REQUIRED WORK: Bring together every line in the data that includes "customer".

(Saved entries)
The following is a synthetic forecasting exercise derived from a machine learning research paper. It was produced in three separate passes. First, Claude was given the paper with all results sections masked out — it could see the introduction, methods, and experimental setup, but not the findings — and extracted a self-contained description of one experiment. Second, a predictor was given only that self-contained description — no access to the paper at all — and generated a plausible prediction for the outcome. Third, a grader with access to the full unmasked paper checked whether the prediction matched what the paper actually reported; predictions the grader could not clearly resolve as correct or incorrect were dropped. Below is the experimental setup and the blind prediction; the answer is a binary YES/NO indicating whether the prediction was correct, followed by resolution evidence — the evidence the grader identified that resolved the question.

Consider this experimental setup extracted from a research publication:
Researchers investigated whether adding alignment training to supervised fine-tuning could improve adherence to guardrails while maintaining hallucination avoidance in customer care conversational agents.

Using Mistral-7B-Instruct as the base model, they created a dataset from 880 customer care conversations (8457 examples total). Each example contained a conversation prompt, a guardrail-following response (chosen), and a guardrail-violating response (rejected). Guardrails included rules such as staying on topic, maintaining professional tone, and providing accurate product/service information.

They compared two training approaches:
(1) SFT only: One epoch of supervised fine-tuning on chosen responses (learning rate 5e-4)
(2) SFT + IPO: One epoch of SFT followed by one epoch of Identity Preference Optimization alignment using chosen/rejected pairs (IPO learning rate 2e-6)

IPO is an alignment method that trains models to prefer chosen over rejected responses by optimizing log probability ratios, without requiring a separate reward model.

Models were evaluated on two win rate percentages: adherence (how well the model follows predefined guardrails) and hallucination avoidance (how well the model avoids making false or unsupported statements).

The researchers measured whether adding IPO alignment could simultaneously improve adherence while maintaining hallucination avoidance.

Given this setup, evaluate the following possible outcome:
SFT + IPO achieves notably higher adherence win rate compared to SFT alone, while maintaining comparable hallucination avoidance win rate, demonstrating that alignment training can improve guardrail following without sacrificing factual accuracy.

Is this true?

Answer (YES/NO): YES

RESULT OF THIS EXERCISE:
Researchers investigated whether adding alignment training to supervised fine-tuning could improve adherence to guardrails while maintaining hallucination avoidance in customer care conversational agents.
Using Mistral-7B-Instruct as the base model, they created a dataset from 880 customer care conversations (8457 examples total). Each example contained a conversation prompt, a guardrail-following response (chosen), and a guardrail-violating response (rejected). Guardrails included rules such as staying on topic, maintaining professional tone, and providing accurate product/service information.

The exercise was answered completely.